Ao entrar em contato com os pacientes, Luna explica que são observada também as necessidades de cada uma das pessoas e quais as melhores formas de fazer com que elas passem por esse período de uma forma mais confortável, seja com cestas básicas, produtos de higiene ou outros itens. O Conexão Saúde elaborou uma cartilha com orientações detalhadas para que o isolamento seja feito no domicílio.
"Parece algo batido falar que as pessoas precisam se isolar, mas não é algo batido falar que precisam de estrutura para poder se isolar. Não adianta julgar a pessoa contaminada com medo de perder o emprego, que pega o ônibus para trabalhar. A pessoa sabe que não poderia fazer isso, mas quando põe na balança perder o emprego e deixar de pôr comida em casa, ela vai", diz a diretora do SAS Brasil, Sabine Zink.
O SAS oferece atendimentos remotos articulando uma rede de profissionais de todo o país. Também oferece suporte local com visitas para verificar a situação dos pacientes. O acompanhamento permite que os pacientes tenham mais segurança e sejam encaminhados aos hospitais apenas em caso de necessidade.
Aumento de casos
Sabine diz que assim como os números de mortes e de pessoas contaminadas aumentaram em todo o país, isso também ocorreu na Maré. Segundo ela, houve um aumento de 60% no número de casos nas duas últimas semanas.
"A gente percebe que um dos grandes desafios quando fala de classe social mais baixa é como se isolar se precisa ir trabalhar. A gente vê que uma das vantagens desse projeto é também trazer um nível de consciência de um lado, os médicos e enfermeiras têm esse papel, de explicar por que se isolar, e, de outro lado, tem a assistência social, de levar cesta básica, kit de higiene, máscara para mesmo dentro de casa pessoa consiga estar isolada em segurança dos outro familiares", diz.
Projeto referência
A intenção é que o projeto possa ser replicado em outras comunidades, servindo de referência para a oferta dos serviços nesses locais. "Eu acho que estamos tentando desenvolver esse modelo de vigilância em saúde nesse momento de pandemia, um experimento que estamos fazendo, temos aprendizados que pode ser usado em outras localidades. Esse tripé testagem, monitoramento e isolamento é algo que a gente percebe que funciona", diz, Luna. Mais informações sobre o projeto estão disponíveis na internet.
Segundo Rangel, o Conexão Saúde pode servir como modelo para ações em comunidades. Em agosto, a Assembleia Legislativa (Alerj) aprovou a destinação de R$ 20 milhões para o desenvolvimento e implementação do Plano de Enfrentamento da covid -19 nas Favelas. O plano foi elaborado por um conjunto de entidades da sociedade civil e instituições de ensino superior. A Fiocruz foi definida como instituição receptora do orçamento, que será gerenciado em colaboração com organizações dos próprios territórios contemplados e universidades. Os recursos, de acordo com Rangel ainda não foram liberados.

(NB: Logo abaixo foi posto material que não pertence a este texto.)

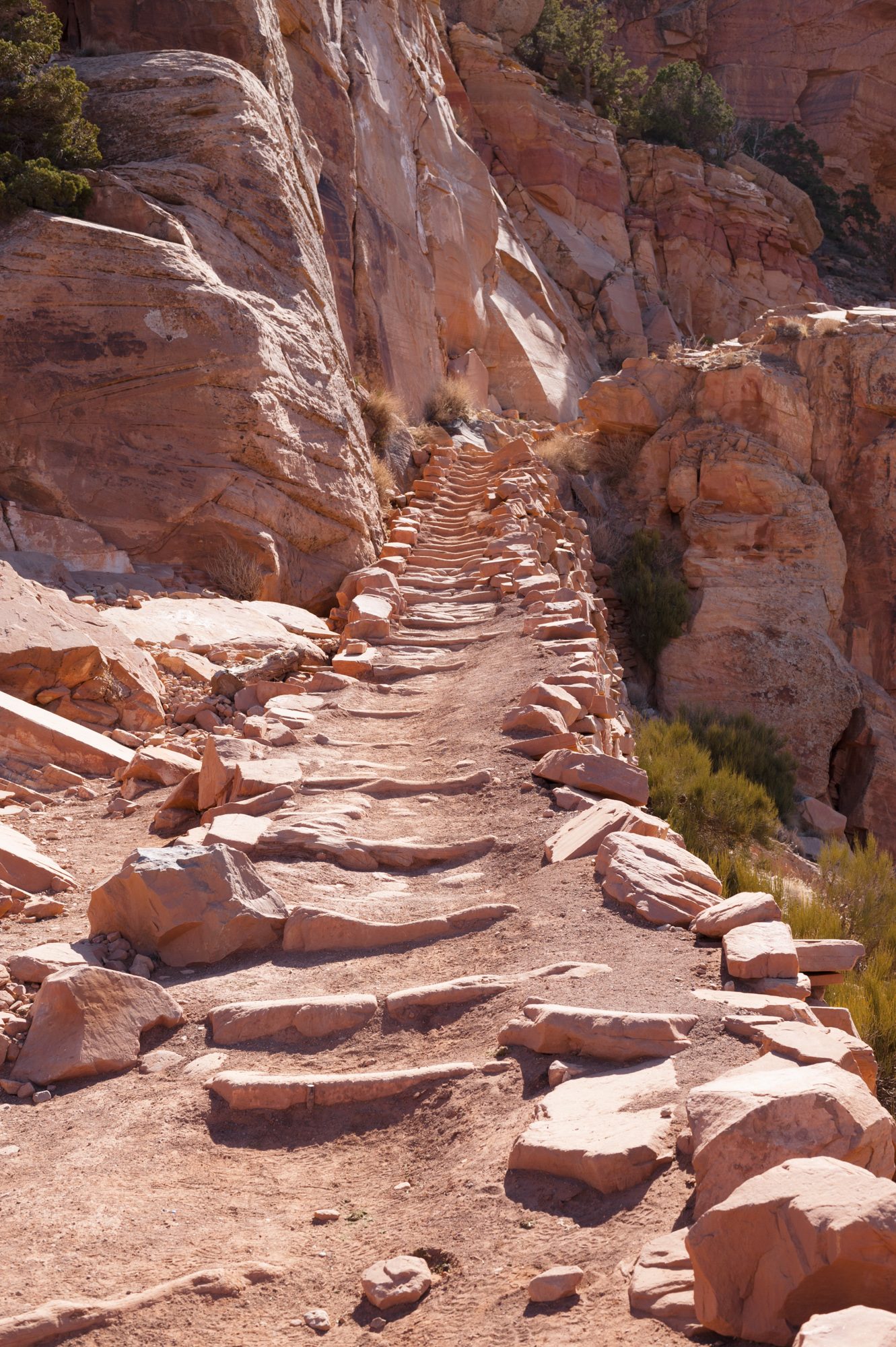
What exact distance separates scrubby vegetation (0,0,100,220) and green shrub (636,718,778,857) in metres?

Procurada pela Agência Brasil, a Alerj, por meio da assessoria de imprensa, diz que o repasse de R$ 20 milhões previsto pela lei 8.792/20 para a Fiocruz será efetuado até a primeira quinzena de janeiro. "O montante, que sairá do Fundo Especial da Assembleia Legislativa do Rio, não pôde ser feito anteriormente em função do período eleitoral, uma vez que não é permitido fazer liberações discricionárias neste período por força da legislação", diz em nota. A Alerj afirma ainda que mantém contato constante com a direção da Fiocruz. O repasse é garantido pela Lei 8.972/20, proposta pela deputada Renata Souza (PSol) e com a coautoria de 35 deputados.